### WRITTEN EXERCISE
According to the review of the X-Files episode "Existence," what moment was the episode's high point?

Start PROVIDED PASSAGE

X-Files – “Existence”

I apologize for the late review. I’ve been having computer problems at home, so I can’t log in from there at the moment. I’m writing this from work, so I had to keep it brief. As a result, I chose to forgo the summary for the moment. It will follow at a later time. Read more for the review.

Cast

This episode starred Gillian Anderson (Dana Scully), Zachary Ansley
(Billy Miles), Tom Braidwood (Frohike), David Duchovny (Fox Mulder),
Annabeth Gish (Monica Reyes), Dean Haglund (Langley), Bruce Harwood
(Byers), Nicholas Lea (Alex Krycek), Robert Patrick (John Doggett),
James Perkins Jr. (Kirsch), and Mitch Pileggi (Walter Skinner).

Crew

The crew members that seemed to have the biggest impact this week
were Matt Beck (visual effects supervisor) Chris Carter (writer), Kim
Manners (director), Bill Roe (director of photography), and Mark Snow
(composer).

Original Airdate

Existence originally aired on Sunday May 20, 2001.

Synopsis

Since I’m posting from work, the synopsis will be following linked
from a comment when I get my home computer back online.

Random Blatherings

First of all, I’d like to point out that we haven’t seen the back
of Mulder’s neck clearly since his miraculous recovery. There’s no
guarantee that it really was Mulder kissing Scully. Krycek did tell
Skinner that killing Mulder would save thousands of lives…

Second, Krycek seemed to have a change of heart in the past few
months. What could cause such a drastic personality change? I won’t
be sure he’s dead until I see the back of the corpse’s neck. (Where
did the corpse go, anyway?)

Third, how did Skinner know where to find Doggett when he came back
into the FBI building? How would he know which floor Doggett ran to?

Fourth, who could have predicted the seeming
evidence that Scully’s baby is the rebirth of Christ?

High Point

Although the scene between Doggett and Kirsch was fantastic, I’d have
to say that the high point in the episode was the moment when Skinner
shot Krycek.

Low Point

For me, the low point of the episode was the kiss.

Review

This episode was nothing like any X-Files episode I can remember,
and I’ve seen them all. I give it 6 out of 6 for
originality.

The effects were great as well. From the makeup effects,
to the wounds to Krycek, to the reassembly of Billy Miles from a
single metal vertebra, the only qualm I have is the slight cartoony
quality of the bullet that landed between Krycek’s eyes. I give the
effects 5 out of 6.

The story and writing were also fantastic. The character
work with Doggett in his confrontation with Kirsch, the less than
comforting words from Reyes to Scully, and the various frantic, heated
discussions all kept the episode moving, and gave the cast and crew a
lot to work with. I give the writing 5 out of 6.

End PROVIDED PASSAGE
Start GIVEN INFORMATION

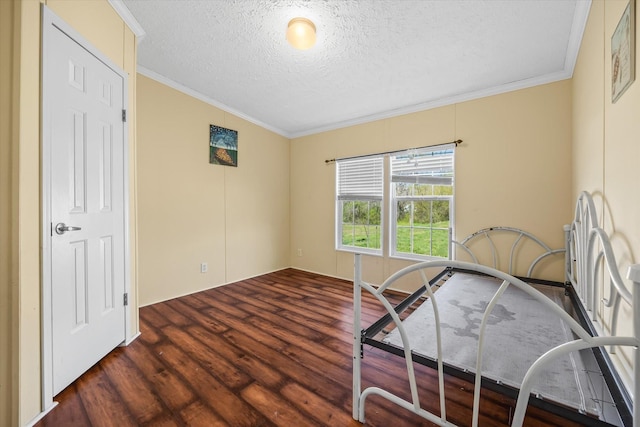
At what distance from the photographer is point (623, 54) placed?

End GIVEN INFORMATION

### ANSWER TO THE PROBLEM
The moment when Skinner shot Krycek.